For the convenience of viewing the execution logs, I also output them to a text file:
> %outputfilename% 2>&1
Changesets can be tagged with attributes:
- runOnChange - if
=true
instructs the tool to roll a changeset when it changes (if you write =false
, then after changing the changeset there will be an error like "a rolled changeset has been changed"); - runAlways - indicates to roll a changeset on every deploy.
If you need to change the schema so that some data modification scripts break down, that is, migration scripts (for example, if you need to change the table name, columns, delete something), then you need to write the corresponding alter or sp_rename in the file corresponding to this table, and change the necessary scripts accordingly. Further, for one-time scripts, you need to make them so that the tool does not give an error that the thumbnail changeset has changed. This is achieved in two ways - either the changelogSync command, or manually change the corresponding row in the tool table by updating the md5-sum there — the tool's value will prompt it.
pros
- Full (absolutely full) control on the rolled changes. Just as in approach 3.
- Similar to approach 2, it is very convenient to carry out code review , look at the change history of all objects.
- Differences in contours (n2bcde) are supported by variables. That is, you can make a bat-file on the contour, in which the values ​​of variables will be specified, and this value can be used in the script, or changese can be labeled with labels that can be filtered or not depending on the contour.

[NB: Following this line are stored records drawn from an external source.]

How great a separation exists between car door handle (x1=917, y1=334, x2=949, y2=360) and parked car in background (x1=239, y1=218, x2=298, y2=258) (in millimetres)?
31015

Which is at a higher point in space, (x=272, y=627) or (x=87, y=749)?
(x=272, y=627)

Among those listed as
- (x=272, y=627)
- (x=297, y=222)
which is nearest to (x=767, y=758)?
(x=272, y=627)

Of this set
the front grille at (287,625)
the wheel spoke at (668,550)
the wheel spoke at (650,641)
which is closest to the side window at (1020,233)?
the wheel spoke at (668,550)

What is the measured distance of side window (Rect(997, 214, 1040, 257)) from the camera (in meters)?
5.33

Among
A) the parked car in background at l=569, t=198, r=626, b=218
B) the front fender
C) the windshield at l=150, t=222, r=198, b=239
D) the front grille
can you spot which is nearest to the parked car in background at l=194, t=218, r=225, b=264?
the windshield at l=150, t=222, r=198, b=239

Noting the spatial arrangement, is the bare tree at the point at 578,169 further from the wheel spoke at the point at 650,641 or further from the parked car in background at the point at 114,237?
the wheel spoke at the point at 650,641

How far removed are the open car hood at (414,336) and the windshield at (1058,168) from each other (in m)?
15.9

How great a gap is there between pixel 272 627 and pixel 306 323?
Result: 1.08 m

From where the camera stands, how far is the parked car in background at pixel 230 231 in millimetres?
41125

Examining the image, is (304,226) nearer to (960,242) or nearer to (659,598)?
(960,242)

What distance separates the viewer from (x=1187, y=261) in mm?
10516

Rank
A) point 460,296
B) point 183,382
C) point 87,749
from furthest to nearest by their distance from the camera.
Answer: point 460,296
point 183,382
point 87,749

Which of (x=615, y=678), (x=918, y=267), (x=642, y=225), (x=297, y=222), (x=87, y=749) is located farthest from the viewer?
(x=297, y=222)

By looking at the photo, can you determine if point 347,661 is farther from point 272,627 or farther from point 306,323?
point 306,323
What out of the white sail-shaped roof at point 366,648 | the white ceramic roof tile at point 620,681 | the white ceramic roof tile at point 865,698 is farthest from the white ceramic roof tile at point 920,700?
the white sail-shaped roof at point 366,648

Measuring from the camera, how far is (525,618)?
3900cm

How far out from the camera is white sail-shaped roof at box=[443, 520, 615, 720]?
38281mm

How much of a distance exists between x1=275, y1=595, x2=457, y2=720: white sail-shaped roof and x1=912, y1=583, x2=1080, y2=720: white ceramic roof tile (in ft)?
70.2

- Even a clean database can be created (p4).
Minuses
- Difficult in the initial setup. But this is only the difficulty of entry. When using such complexity there is no need - just add the changeset script to the desired file, and that's it.
- In a long-term development, when one table needs to be changed many times over time, in some cases changesets with the alter table operator will multiply. But in most cases this will not happen - if you always write reusable changesets. This is a minus with respect to approach 2 (in which you can edit the create statements), but for approach 3, this is an improvement — in general, all changes will be added linearly one after another.
- The tool is very poorly maintained and developed. It is written by one person as a hobby. But today's functionality is enough. In addition, the tool is simple, you can do it yourself in a month.
The approach does not solve the problem
Only optional in my vision p3b. Victory.